> _Exercise instructions_
Copy every row below, substituting "observer" for each occurrence of "camera" and leaving everything else unchanged.

[Data extracted from a collection]
::::
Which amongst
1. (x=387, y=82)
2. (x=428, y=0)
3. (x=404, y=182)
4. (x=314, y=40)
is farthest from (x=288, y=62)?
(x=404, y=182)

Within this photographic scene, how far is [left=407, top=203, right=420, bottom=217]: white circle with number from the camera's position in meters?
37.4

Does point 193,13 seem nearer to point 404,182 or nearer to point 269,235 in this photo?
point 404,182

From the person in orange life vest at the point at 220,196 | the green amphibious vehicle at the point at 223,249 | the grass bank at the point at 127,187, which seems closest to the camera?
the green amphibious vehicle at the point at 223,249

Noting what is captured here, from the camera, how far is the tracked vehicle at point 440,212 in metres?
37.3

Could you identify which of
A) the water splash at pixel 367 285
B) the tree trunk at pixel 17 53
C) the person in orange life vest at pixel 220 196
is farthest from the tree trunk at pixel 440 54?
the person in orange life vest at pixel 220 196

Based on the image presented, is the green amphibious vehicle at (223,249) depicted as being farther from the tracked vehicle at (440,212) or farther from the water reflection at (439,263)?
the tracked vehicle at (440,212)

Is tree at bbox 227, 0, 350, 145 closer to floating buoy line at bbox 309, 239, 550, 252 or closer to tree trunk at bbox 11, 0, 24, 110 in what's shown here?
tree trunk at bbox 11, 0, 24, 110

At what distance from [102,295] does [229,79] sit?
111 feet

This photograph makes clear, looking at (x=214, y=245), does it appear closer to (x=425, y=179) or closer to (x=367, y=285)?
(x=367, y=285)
::::
> _Answer to this problem_
Which amongst
1. (x=387, y=82)
2. (x=428, y=0)
3. (x=404, y=182)
4. (x=314, y=40)
is farthest from (x=288, y=62)?
(x=404, y=182)

Within this photographic scene, how far is [left=407, top=203, right=420, bottom=217]: white circle with number from the observer's position in meters?
37.4

Does point 193,13 seem nearer to point 404,182 or nearer to point 269,235 in this photo?
point 404,182

From the person in orange life vest at the point at 220,196 | the green amphibious vehicle at the point at 223,249 | the grass bank at the point at 127,187, which seems closest to the observer?
the green amphibious vehicle at the point at 223,249

Noting what is captured here, from the observer, how far is the tracked vehicle at point 440,212 in metres?
37.3

Could you identify which of
A) the water splash at pixel 367 285
B) the tree trunk at pixel 17 53
C) the person in orange life vest at pixel 220 196
is farthest from the tree trunk at pixel 440 54?
the person in orange life vest at pixel 220 196

Based on the image presented, is the green amphibious vehicle at (223,249) depicted as being farther from the tracked vehicle at (440,212) or farther from the water reflection at (439,263)?
the tracked vehicle at (440,212)

Is tree at bbox 227, 0, 350, 145 closer to floating buoy line at bbox 309, 239, 550, 252 or closer to tree trunk at bbox 11, 0, 24, 110 in what's shown here?
tree trunk at bbox 11, 0, 24, 110

At what distance from [102,295] does [229,79] sit?
111 feet

This photograph makes clear, looking at (x=214, y=245), does it appear closer to (x=425, y=179) or closer to (x=367, y=285)?
(x=367, y=285)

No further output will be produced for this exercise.